→ CONSIGNE 1
Donnez les noms de tous les magistrats qui composent la cour dans l'arrêt de la cour d'appel de Paris, avec leur fonction.
→ CONSIGNE 2
D'après l'arrêt de la cour d'appel de Paris, qui représente Michel Leclerc, et à quel titre ?
→ CONSIGNE 3
Écrivez la suite de l'arrêt de la cour d'appel de Paris à partir de sa dernière phrase.

──────── TEXTE À LIRE ────────

CA Paris, 1re ch. A, 6 juillet 1988, n° 86-19812

PARIS

Arrêt

PARTIES

Demandeur :

Pompes Funèbres Générales (SA)

Défendeur :

Leclerc, Jaulin, Angoumoisine de Depot et Vente d'Articles funéraires (SARL), Guenon, Jaillant (époux), Transports Funéraires Provinois (SARL), Pompes Funèbres Saint Nicolas (Sté), Coudray (ès qual.), Chavinier (ès qual.)

COMPOSITION DE LA JURIDICTION

Premier président :

M. Drai

Présidents :

MM. Gelineau-Larrivet, Averseng

Conseillers :

MM. Ancel, Pierre

Avoués :

Me Valdelis, SCP Narrat Peytavi

Avocats :

Mes Duminy, Brunois.

CA Paris n° 86-19812

6 juillet 1988

LA COUR est saisie d'un litige opposant la société des Pompes Funèbres Générales (PFG) à Michel Leclerc, représenté par Me Chavinier, mandataire liquidateur judiciaire, ainsi qu'à plusieurs de ses franchisés dont les noms sont énoncés ci-dessus.

──────── DONNÉES ENREGISTRÉES ────────

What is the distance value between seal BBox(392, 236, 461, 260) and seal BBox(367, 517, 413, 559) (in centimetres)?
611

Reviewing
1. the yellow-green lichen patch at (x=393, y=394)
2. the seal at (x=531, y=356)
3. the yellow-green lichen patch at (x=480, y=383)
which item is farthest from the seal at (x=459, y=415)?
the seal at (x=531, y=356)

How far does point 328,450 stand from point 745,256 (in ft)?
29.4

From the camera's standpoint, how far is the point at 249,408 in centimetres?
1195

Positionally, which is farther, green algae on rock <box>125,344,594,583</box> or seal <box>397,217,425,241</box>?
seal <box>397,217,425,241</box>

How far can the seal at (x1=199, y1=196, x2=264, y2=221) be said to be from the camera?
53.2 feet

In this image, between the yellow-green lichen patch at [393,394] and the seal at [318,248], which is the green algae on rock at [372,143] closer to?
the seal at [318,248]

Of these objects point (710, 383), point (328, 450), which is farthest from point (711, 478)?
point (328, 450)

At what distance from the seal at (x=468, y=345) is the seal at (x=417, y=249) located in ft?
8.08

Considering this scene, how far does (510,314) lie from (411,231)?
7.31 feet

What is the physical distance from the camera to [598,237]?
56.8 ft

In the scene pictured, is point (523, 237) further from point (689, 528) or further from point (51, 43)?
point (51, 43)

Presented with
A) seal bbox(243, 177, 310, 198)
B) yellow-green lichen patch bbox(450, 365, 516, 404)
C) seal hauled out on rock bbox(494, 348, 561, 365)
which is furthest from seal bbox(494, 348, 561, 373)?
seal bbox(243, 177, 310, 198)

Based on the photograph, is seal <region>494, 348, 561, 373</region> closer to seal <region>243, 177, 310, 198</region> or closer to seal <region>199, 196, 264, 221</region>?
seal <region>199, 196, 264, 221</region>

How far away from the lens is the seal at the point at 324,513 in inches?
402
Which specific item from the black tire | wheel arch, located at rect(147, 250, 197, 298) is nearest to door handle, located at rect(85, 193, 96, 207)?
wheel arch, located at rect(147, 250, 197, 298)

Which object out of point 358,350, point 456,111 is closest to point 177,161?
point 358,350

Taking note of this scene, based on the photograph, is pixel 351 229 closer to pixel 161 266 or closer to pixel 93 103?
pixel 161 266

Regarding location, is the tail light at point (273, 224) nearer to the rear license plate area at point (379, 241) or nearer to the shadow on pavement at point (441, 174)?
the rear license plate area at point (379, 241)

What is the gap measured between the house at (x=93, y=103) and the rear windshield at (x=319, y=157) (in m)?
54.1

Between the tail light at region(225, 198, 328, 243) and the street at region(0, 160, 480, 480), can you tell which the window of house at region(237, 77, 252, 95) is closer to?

────────

→ RÉPONSE 1
M. Drai, premier président ; M. Gelineau-Larrivet, président ; M. Averseng, président ; M. Ancel, conseiller ; M. Pierre, conseiller.

→ RÉPONSE 2
Me Chavinier, mandataire liquidateur judiciaire.

→ RÉPONSE 3
Par son précédent arrêt du 11 juin 1986 - auquel il est référé pour un exposé complet des faits et de la procédure antérieur - la Cour a demandé au Procureur Général de recueillir l'avis de la "Commission de la Concurrence" sur :

- l'existence d'une position dominante ou d'un monopole au profit des PFS.

- les abus éventuels de cette position dominante.

Le Conseil de la Concurrence a émis un avis à la suite duquel le Ministre de l'Economie a manifesté l'intention de déposer des conclusions. Il a toutefois préalablement demandé à la Cour de se prononcer sur l'interprétation de l'article 56 de l'ordonnance n° 86-1243 du 1er décembre 1986 au regard des règles posées par le nouveau Code de procédure civile.

Il estime en effet pour sa part, que ce texte fait échec au principe de la représentation obligatoire par avoué devant la Cour d'Appel.

La Société PFG soutient, de son côté, que l'article 56 ne concerne que les recours dirigés contre les décisions du Conseil de la concurrence et qu'en l'espèce l'intervention du Ministre de l'Economie doit être régularisée avec le concours d'un avoué près de la Cour, sans que puisse être étendu l'effet d'un "privilège" fondé sur une procédure tenue pour "exceptionnelle".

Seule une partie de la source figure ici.